# Are Fantasy stories just modern Fairy Tales?



## Brian G Turner (Apr 3, 2018)

Something I've been ruminating on - but have yet to come to any conclusion about - is the clear connection between fantasy fiction and fairy stories.

A lot of the old tropes familiar from fairy tales exist in fantasy literature, but what I'm not sure about is whether fantasy is simply paying homage to them - or reinventing them.

And just as a guide, here's a random teaching page online for studying the common tropes of fairy tales: The Elements of a Fairy Tale



> Common motifs ~
> 
> ·        Talking animals / objects
> ·        Cleverness / trickster / word games
> ...



Just something for discussion.


----------



## Overread (Apr 3, 2018)

The line between fairy stories and fantasy is, well, I never really thought there was a line! 

That is to say to my thinking they are one and the same with fairy stories being a subset of fantasy with its own set of common tropes and such which sets it apart much like epic or such would have.

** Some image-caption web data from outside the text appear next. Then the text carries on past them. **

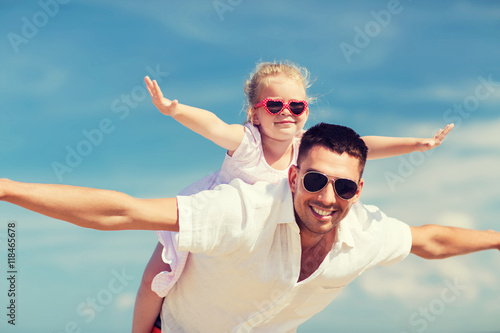 Photo  happy family having fun over blue sky background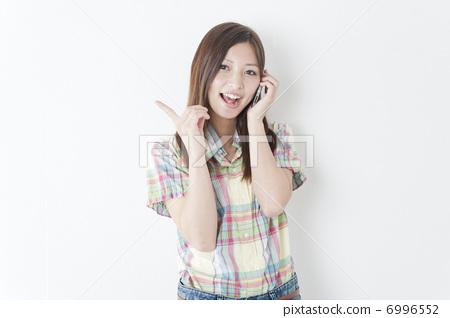 휴대 전화 통화 여성 6996552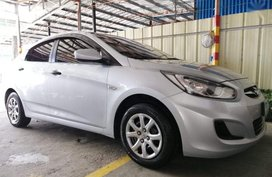 Selling Hyundai Accent 2012 Manual Gasoline in Lucena
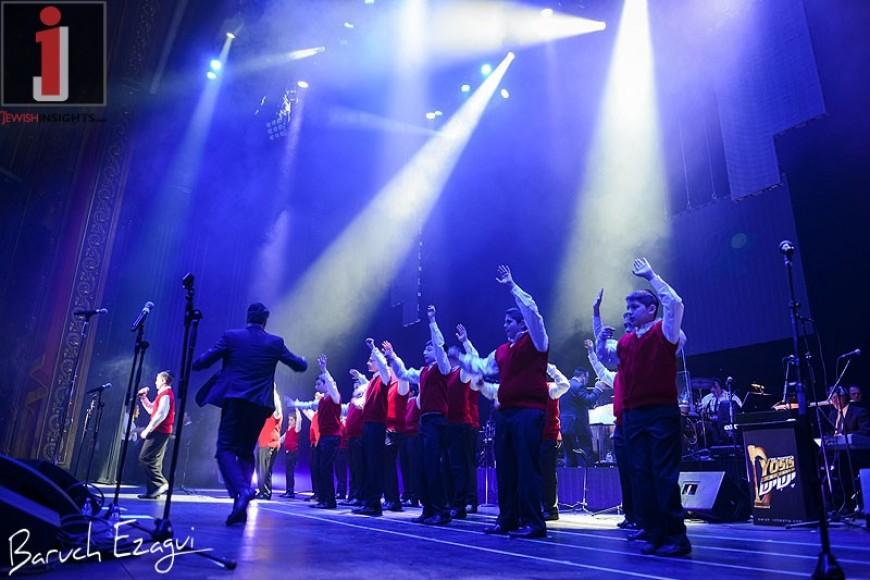 Yaakov Shwekey & Yeshiva Boys Choir [Photo Gallery]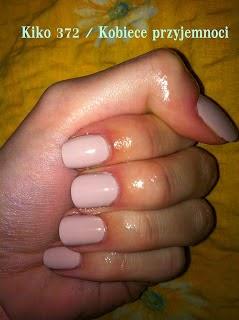 http://femalepleasurelola.blogspot.com/2012/11/slubny-manicure-kiko-372.html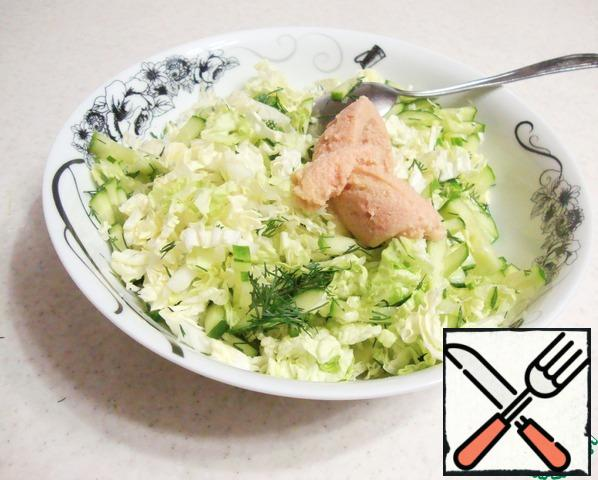 Combine the cabbage, cucumber and dill. Add two tablespoons of pollock caviar and mix the salad.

So nothing set in stone nor anything all encompassing, but a series of traits that add up to an overall effect and feel.

Of course most of the fairy stories I was exposed too were the Disney style fairy stories rather than the original Brothers Grimm style. Then again the other week I got a copy of those early stories and started reading them and one thing stood out - they were very very simple. Even some of the simple rewrites, which leave parts out, are almost a touch more detailed in some areas; or expand upon themes. The Disney films actually stand out as bulking and padding them out quite significantly and its clear how the musical elements were used to greatly help pad the film length. 



So I'd say there are themes and common elements to fairy stories but they are fantasy, with perhaps the distinction that many are older stories from times past so have a degree of age attached to them.



I'd say a more interesting if perhaps debatable point would be the line when myth becomes fairy and fantasy. Keeping in mind myth is religion and thus its looking at the line between fantasy and religion!


----------



## J Riff (Apr 3, 2018)

Oh yuss... terrifically violent, fairytales are. Get plague, get eaten by dragons, fall off the wall, break head. Fantasy is pleasant in comparison. * )


----------



## CTRandall (Apr 4, 2018)

Not just fantasy. Sci-fi often works like an updated version of fairy tales, as well. Stories like Harry Potter and Star Wars have become absorbed into our culture to the poimt that even people who haven't seen/read them understand broad references to the stories. There's a scene in the film _Reign of Fire_ where the adults are acting out a bedtime story for a bunch of kids. The scene is Darth Vader telling Luke "I am your father." The script writer got that scene right. I can see that happening for many years into the future.


----------



## Teresa Edgerton (Apr 4, 2018)

A lot of speculative fiction draws heavily on fairy tale motifs.  There are also a lot of resemblances to soap opera.


----------



## The Big Peat (Apr 4, 2018)

They're not just fairy tales. There's a lot of Mythic Epic, Alt History and Soap Opera (thanks Teresa) in there, among other things.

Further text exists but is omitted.